**** Supplied material
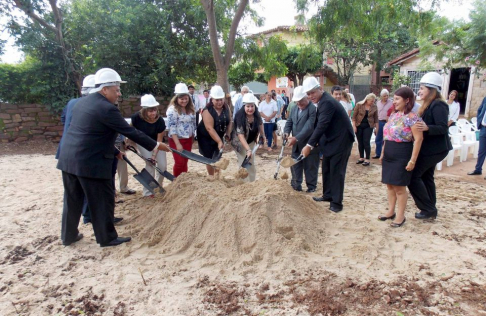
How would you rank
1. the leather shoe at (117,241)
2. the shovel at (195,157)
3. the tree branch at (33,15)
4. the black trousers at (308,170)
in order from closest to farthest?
the leather shoe at (117,241), the shovel at (195,157), the black trousers at (308,170), the tree branch at (33,15)

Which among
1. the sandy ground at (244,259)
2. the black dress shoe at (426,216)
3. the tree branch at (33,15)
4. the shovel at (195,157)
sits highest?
the tree branch at (33,15)

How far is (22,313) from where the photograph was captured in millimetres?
2422

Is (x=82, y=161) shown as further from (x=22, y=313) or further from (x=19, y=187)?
(x=19, y=187)

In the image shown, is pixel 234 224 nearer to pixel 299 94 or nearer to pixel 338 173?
pixel 338 173

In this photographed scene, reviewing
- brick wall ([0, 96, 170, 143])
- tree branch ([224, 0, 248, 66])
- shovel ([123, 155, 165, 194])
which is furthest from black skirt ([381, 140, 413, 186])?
brick wall ([0, 96, 170, 143])

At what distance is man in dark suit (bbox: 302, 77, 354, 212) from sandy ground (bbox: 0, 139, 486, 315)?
40 cm

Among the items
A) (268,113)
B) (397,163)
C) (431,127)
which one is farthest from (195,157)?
Answer: (268,113)

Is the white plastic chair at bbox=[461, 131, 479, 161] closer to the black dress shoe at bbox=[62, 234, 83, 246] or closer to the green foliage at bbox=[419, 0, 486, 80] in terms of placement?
the green foliage at bbox=[419, 0, 486, 80]

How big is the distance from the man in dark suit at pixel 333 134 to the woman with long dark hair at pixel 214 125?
1.21 m

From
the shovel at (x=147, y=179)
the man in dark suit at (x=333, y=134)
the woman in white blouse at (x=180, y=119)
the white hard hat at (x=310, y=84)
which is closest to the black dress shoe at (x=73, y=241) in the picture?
the shovel at (x=147, y=179)

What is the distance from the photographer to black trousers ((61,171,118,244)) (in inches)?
127

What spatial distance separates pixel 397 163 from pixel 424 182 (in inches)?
25.4

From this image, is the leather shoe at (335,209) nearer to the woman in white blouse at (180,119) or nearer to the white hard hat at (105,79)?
the woman in white blouse at (180,119)

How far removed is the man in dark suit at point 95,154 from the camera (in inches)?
121
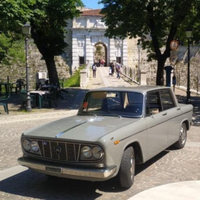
********
Pull every line of text from the items above, word for word, leaving out the pictures.

**Answer**
How would you rank
1. the leather shoe at (117,241)
2. the shovel at (195,157)
3. the tree branch at (33,15)
4. the black trousers at (308,170)
in order from closest to farthest?
the leather shoe at (117,241), the shovel at (195,157), the black trousers at (308,170), the tree branch at (33,15)

Which among
1. the sandy ground at (244,259)
2. the black dress shoe at (426,216)
3. the tree branch at (33,15)
4. the shovel at (195,157)
sits highest?
the tree branch at (33,15)

How far is (22,313) from where the photograph was captured in millimetres?
2422

Is (x=82, y=161) shown as further from (x=22, y=313) or further from (x=19, y=187)?
(x=19, y=187)

In the image shown, is pixel 234 224 nearer to pixel 299 94 or nearer to pixel 338 173?
pixel 338 173

In this photographed scene, reviewing
- brick wall ([0, 96, 170, 143])
- tree branch ([224, 0, 248, 66])
- shovel ([123, 155, 165, 194])
which is furthest from black skirt ([381, 140, 413, 186])?
brick wall ([0, 96, 170, 143])

At what distance is man in dark suit (bbox: 302, 77, 354, 212) from sandy ground (bbox: 0, 139, 486, 315)?
40 cm

Among the items
A) (268,113)
B) (397,163)
C) (431,127)
which one is farthest from (195,157)?
Answer: (268,113)

Is the white plastic chair at bbox=[461, 131, 479, 161] closer to the black dress shoe at bbox=[62, 234, 83, 246] or closer to the green foliage at bbox=[419, 0, 486, 80] in terms of placement?
the green foliage at bbox=[419, 0, 486, 80]

How big is the distance from the man in dark suit at pixel 333 134 to the woman with long dark hair at pixel 214 125?
1.21 m

From
the shovel at (x=147, y=179)
the man in dark suit at (x=333, y=134)
the woman in white blouse at (x=180, y=119)
the white hard hat at (x=310, y=84)
which is closest to the black dress shoe at (x=73, y=241) in the picture?
the shovel at (x=147, y=179)

What is the distance from the photographer to black trousers ((61,171,118,244)) (in inches)?
127

What spatial distance separates pixel 397 163 from pixel 424 182 (in inches)?
25.4

From this image, is the leather shoe at (335,209) nearer to the woman in white blouse at (180,119) or nearer to the white hard hat at (105,79)?
the woman in white blouse at (180,119)

How far removed is the man in dark suit at point 95,154 from the camera (in inches)?
121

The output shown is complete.